Solta Medical Inc. Stock Upgraded (SLTM)
NEW YORK (TheStreet) -- Solta Medical (Nasdaq:SLTM) has been upgraded by TheStreet Ratings from sell to hold. The company's strengths can be seen in multiple areas, such as its revenue growth, largely solid financial position with reasonable debt levels by most measures and increase in net income. However, as a counter to these strengths, we also find weaknesses including disappointing return on equity and weak operating cash flow. Highlights from the ratings report include:
- SLTM's revenue growth has slightly outpaced the industry average of 6.4%. Since the same quarter one year prior, revenues rose by 10.3%. This growth in revenue does not appear to have trickled down to the company's bottom line, displaying stagnant earnings per share.

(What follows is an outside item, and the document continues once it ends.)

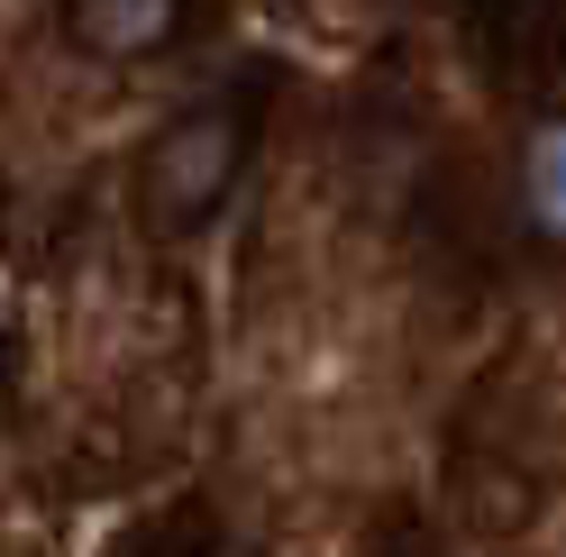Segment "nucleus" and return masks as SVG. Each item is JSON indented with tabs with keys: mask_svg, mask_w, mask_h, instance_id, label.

- SLTM's debt-to-equity ratio is very low at 0.07 and is currently below that of the industry average, implying that there has been very successful management of debt levels. Along with the favorable debt-to-equity ratio, the company maintains an adequate quick ratio of 1.46, which illustrates the ability to avoid short-term cash problems.
- Compared to where it was trading a year ago, SLTM's share price has not changed very much due to (a) the relatively weak year-over-year performance of the overall market, (b) the company's stagnant earnings, and (c) other mixed results. Despite the fact that it has already risen in the past year, there is currently no conclusive evidence that warrants the purchase or sale of this stock.
- The company's current return on equity has slightly decreased from the same quarter one year prior. This implies a minor weakness in the organization. Compared to other companies in the Health Care Equipment & Supplies industry and the overall market, SOLTA MEDICAL INC's return on equity significantly trails that of both the industry average and the S&P 500.
- Net operating cash flow has significantly decreased to -$3.09 million or 226.56% when compared to the same quarter last year. In addition, when comparing to the industry average, the firm's growth rate is much lower.